I've merged in to master the sd2df_CSV track, and it's possible there were some changed mad in there after you switch to trying it. I don't know of anything specifically, but can you switch to master, maybe a fresh pull?, and see if you are seeing different results than I am.
I'll attach an HTML (you'll have to remove the extra .txt off it; can't attach .html), and a screen shot of the csv file. If you are still getting no data in your local csv, even though the remote export worked, then I'll have to guess there another data specific thing that I don't have beyond just the 01/02 row/col separator . issue128_binary.htm.txt
Thanks! Tom
Was there a traceback, or just the pandas empyt data error?
just the pandas empyt data error
I'll try to track this down on my side. Anything else unusual about your data other than having binary data in char columns? So I can try to simulate what you're seeing.
Not that I'm aware of.
I'll test again with the new master. Thanks again for all the time and effort you're putting into resolving this issue.

- - - - -

TASK SET -
[A] Gather every line of the records below that contains the word "items".
[B] Extend the forum thread about the empty CSV export past its last post.

- - - - -

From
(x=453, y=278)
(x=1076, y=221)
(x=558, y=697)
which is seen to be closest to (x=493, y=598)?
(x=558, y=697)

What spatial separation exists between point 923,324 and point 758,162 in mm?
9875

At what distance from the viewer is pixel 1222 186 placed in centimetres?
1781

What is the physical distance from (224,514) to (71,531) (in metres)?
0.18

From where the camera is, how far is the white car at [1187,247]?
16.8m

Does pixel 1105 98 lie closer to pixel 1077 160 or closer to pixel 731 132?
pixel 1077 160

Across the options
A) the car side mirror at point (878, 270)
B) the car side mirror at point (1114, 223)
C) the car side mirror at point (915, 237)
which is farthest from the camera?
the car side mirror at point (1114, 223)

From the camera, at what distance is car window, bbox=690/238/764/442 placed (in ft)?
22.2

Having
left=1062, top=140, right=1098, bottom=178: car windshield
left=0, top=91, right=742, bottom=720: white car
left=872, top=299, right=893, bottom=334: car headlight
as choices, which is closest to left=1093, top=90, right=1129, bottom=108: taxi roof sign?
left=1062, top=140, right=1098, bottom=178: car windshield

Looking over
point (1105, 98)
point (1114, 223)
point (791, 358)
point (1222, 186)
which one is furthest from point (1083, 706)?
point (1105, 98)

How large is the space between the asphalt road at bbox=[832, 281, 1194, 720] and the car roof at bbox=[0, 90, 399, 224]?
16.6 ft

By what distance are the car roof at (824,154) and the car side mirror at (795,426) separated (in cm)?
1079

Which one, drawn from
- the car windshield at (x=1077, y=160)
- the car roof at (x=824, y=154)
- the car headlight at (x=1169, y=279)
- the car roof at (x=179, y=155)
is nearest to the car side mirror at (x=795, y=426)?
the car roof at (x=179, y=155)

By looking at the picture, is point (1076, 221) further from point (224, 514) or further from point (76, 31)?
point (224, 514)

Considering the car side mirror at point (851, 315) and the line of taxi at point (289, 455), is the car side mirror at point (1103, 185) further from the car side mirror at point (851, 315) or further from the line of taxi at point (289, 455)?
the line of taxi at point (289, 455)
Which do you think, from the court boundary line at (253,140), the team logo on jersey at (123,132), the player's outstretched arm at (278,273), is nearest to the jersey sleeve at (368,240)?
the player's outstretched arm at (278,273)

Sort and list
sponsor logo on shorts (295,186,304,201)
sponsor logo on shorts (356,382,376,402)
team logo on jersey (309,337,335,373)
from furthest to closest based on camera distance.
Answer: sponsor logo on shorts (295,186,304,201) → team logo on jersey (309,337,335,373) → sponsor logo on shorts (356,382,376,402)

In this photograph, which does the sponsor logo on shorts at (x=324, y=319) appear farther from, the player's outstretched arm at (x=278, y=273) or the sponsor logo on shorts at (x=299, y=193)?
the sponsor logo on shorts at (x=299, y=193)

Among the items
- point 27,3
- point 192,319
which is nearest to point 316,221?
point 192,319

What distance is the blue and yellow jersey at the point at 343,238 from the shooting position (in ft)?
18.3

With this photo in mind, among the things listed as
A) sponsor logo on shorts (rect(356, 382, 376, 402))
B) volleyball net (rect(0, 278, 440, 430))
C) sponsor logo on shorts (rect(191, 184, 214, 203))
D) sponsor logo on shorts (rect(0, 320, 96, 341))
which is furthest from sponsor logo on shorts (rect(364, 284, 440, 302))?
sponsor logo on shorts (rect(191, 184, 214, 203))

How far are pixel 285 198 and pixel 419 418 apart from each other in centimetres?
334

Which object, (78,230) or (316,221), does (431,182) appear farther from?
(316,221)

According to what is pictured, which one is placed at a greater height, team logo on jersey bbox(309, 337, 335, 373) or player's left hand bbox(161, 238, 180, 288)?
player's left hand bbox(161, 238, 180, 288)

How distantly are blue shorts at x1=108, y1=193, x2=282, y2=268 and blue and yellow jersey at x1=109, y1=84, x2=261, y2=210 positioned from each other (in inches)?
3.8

- - - - -

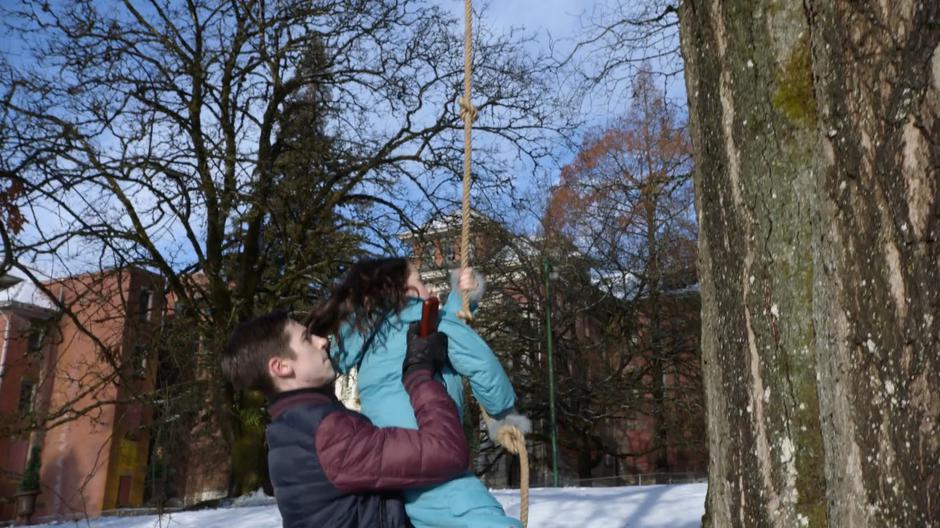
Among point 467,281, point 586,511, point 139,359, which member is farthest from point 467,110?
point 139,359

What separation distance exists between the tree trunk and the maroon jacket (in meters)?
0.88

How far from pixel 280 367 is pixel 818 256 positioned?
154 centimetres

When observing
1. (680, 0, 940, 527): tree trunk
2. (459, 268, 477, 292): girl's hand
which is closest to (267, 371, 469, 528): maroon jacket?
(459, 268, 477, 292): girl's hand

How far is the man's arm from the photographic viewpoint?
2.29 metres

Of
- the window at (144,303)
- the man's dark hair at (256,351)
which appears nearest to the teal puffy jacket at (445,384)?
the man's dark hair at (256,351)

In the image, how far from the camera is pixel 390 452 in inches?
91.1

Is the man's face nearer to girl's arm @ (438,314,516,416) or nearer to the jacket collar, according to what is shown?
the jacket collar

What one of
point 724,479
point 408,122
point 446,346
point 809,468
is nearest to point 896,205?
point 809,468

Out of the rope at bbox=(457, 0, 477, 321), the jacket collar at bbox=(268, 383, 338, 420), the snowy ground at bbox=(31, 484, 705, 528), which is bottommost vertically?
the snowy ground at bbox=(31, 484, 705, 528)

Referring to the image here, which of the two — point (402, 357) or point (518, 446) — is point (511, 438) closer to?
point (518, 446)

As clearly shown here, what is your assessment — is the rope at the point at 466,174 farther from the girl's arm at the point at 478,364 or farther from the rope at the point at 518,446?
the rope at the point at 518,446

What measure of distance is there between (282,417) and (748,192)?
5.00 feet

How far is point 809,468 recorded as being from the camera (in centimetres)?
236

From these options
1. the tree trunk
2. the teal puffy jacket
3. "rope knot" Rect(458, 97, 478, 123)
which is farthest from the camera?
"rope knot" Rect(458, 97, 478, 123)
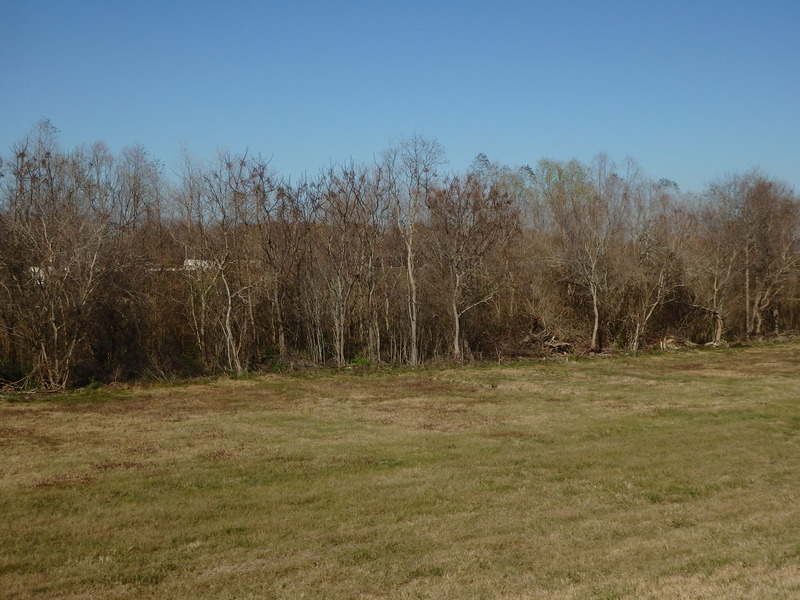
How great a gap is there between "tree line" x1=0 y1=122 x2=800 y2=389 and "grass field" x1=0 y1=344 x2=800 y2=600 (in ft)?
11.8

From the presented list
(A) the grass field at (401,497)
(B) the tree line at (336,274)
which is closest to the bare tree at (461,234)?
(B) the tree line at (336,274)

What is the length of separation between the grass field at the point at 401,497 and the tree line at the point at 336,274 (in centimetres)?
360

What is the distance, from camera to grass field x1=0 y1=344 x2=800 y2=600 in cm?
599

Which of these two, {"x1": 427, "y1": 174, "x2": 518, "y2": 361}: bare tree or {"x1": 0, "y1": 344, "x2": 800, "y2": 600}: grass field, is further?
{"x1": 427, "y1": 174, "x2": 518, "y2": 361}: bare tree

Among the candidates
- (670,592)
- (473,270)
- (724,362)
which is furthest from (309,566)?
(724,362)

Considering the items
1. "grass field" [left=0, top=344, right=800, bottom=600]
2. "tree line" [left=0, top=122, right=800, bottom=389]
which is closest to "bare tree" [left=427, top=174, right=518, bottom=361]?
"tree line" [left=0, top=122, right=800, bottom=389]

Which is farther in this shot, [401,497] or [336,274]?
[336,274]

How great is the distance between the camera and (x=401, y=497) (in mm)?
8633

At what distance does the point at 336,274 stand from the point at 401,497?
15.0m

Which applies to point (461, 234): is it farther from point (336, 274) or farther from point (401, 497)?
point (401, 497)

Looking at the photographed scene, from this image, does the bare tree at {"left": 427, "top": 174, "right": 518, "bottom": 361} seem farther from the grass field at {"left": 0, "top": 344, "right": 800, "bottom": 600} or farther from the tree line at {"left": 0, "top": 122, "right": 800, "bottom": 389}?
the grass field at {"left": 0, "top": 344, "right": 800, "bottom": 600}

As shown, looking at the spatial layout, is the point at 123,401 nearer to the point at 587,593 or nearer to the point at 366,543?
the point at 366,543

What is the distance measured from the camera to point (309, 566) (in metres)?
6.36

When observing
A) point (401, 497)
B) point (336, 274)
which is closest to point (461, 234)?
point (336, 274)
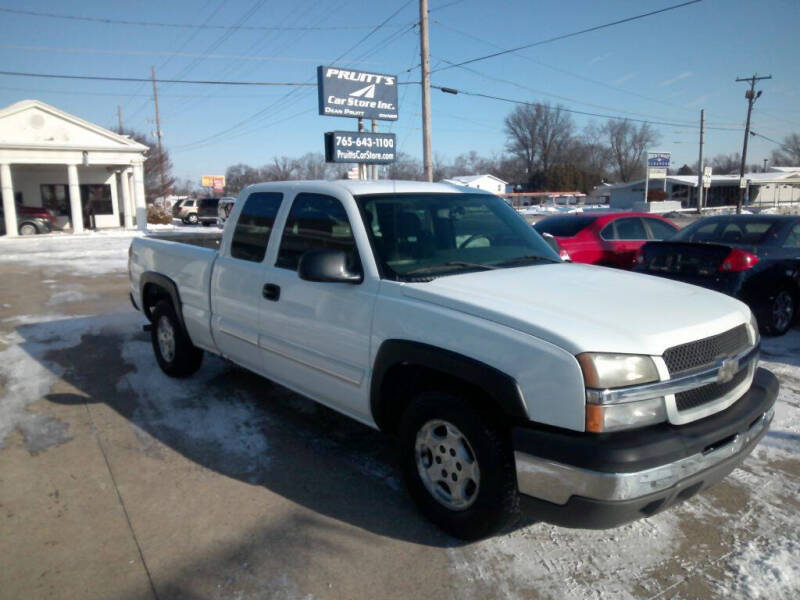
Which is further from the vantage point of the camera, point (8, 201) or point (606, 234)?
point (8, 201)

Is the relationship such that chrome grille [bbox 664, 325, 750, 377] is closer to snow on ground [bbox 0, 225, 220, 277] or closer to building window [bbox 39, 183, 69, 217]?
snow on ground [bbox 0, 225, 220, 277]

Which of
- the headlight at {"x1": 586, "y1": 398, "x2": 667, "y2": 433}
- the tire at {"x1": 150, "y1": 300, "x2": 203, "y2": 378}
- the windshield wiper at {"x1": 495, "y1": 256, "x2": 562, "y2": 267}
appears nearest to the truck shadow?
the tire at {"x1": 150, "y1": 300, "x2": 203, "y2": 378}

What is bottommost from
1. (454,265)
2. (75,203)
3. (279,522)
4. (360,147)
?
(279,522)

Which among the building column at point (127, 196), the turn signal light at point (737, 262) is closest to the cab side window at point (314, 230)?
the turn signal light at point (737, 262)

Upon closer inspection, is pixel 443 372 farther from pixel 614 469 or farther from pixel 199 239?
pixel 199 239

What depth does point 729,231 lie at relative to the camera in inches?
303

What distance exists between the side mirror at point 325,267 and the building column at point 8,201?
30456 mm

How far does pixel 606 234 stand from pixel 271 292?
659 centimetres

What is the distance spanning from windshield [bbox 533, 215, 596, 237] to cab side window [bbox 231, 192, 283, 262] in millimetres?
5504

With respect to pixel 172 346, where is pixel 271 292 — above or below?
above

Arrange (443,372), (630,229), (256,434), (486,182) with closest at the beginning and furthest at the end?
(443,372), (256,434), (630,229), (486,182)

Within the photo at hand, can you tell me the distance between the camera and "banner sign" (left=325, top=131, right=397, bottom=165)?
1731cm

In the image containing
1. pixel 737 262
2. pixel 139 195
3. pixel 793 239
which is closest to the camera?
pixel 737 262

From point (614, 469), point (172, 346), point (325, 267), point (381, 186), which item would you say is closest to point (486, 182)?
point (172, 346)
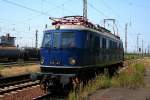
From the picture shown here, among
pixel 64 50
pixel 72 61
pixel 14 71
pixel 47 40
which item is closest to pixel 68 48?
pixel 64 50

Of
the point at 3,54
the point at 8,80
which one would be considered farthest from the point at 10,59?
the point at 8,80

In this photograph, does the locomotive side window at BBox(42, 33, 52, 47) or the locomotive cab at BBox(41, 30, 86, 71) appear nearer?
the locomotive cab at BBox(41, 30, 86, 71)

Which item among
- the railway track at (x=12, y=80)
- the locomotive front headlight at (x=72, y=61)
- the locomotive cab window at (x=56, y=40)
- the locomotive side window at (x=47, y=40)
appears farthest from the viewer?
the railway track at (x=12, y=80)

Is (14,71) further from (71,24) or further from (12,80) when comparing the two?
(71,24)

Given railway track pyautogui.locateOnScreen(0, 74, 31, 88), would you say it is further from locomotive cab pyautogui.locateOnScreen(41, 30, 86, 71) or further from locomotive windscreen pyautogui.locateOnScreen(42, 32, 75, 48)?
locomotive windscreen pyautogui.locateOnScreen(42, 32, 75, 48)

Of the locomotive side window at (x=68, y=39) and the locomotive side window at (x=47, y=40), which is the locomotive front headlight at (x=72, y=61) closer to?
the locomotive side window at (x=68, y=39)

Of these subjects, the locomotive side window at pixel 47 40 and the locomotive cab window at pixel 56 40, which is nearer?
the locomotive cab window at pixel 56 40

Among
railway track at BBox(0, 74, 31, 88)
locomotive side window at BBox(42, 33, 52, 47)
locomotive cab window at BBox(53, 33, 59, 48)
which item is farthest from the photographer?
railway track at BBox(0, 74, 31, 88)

- - - - -

ANSWERS TO EACH TASK -
[A]
Among the items
Considering the items

[B]
OK, so a little further digging: It definitely seems to be an issue caused by one of the data values. If I create a temporary table with a subset of the columns, I can retrieve the data without issue.
I'm going to see if I can narrow down the exact table and its values, so I can create and share a minimal test case.
OK, I'm not sure if a single-column table is handled differently, but when I used the code below, it didn't even print out the error message once, indicating that there were no exceptions (although some CSVs were blank):
columns = "COLUMN_1, COLUMN_12, ..., COLUMN_37".split(", ")
for c in columns:
job = "proc sql; CREATE TABLE MYLIB.%s_TABLE_%s AS SELECT %s from MYLIB.%s ; quit;" % (table_name, c, c, table_name)
print (job)
sql_results = session.submit(job, results="Pandas")
open('%s.log' % c, 'wb').write(sql_results['LOG'].encode('utf-8'))
open('%s.txt' % c, 'wb').write(sql_results['LST'].encode('utf-8'))
data = session.sasdata( "%s_TABLE_%s" % (table_name, c), "MYTABLE", results='Text')
try:
data.to_df_CSV(tempfile="mycsv_%s_%s.csv" % (table_name, c), tempkeep=True)
except:
print("Column %s failed!" % c)
As an aside, my entire business need was to select only a fraction of the columns, and so I've now accomplished that using the code below:
fname = "mycsv.csv"
job = "proc sql; CREATE TABLE MYLIB.%s_2 AS SELECT ... from MYLIB.%s_1;" % (table_name, table_name)
session.submit(job, results="Text")
data = session.sasdata( "%s_2" % table_name, "MYLIB", results='Text')
data.to_df_CSV(tempfile=fname, tempkeep=True)
However, if you'd like to debug this further, I'm happy to help.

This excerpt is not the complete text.